Did you try the same on 5 GHz?
 
Have a look here:
http://www.howtogeek.com/183586/ask...isp-is-throttling-netflix/?PageSpeed=noscript

Keep in mind that a wired connection to the router is more exclusive then the wireless connection which is shared.
To exclude wireless issues at your end it is good, as you did, to test with a wired connection to the router.
To test the wireless connection make sure that there are no other clients in your network that are using the same wireless connection (turn thesee OFF).
Anyway wireless 802.11n is not the fastest and best you can get these days.
Did you try the same on 5 GHz?

Thanks for the link.

After some additional testing, the original unexpected results can be attributed up to flawed testing methods. Netflix can provide much faster bandwidth depending on the source material. For the following tests I used the Netflix clip “El Fuente: 30 Main.”

Wired PC - 26.4 Mbps
Wired Laptop - 26.4 Mbps
Wireless Laptop (same device as above) - 20.8 Mbps
Wireless Phone - ~19.2 Mbps
Wireless Chromecast - ~8 Mbps

My takeaway from above is that Netflix can stream up to 26.4 sustained. There is a small hit when switching from wired to wireless, but 20.8 is significantly better than the 2.5 Mbps I was observing in my original tests. The Chromecast takes a big hit, but that is likely due to the weak antenna. I’ve ordered an adapter to convert the Chromecast to a wired connection. This will hopefully resolve that issue and bump the Chromecast into the 26.4 range.
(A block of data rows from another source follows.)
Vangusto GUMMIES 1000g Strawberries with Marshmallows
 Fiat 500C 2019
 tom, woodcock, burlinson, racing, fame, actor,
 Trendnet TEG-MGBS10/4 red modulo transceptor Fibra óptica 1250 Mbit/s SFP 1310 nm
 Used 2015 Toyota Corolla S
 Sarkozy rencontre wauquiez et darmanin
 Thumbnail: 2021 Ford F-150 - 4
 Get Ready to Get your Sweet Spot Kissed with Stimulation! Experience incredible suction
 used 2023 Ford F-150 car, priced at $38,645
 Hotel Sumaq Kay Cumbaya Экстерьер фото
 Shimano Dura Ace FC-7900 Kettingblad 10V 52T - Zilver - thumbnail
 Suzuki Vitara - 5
I ran a second round of tests on YouTube and observed a maximum sustained rate of ~16 Mbps.

HBO GO was consistent across all devices wired and wireless at a meager ~7 Mbps. We will be switching to HBO NOW soon, and I’m curious if the MLB servers will be any more generous.

My error in the first round of tests is that I was using whatever clip came up first on Netflix/YouTube. I needed to ensure that the clip I was testing with was consistent across devices and was high bandwidth source material. Rookie mistake.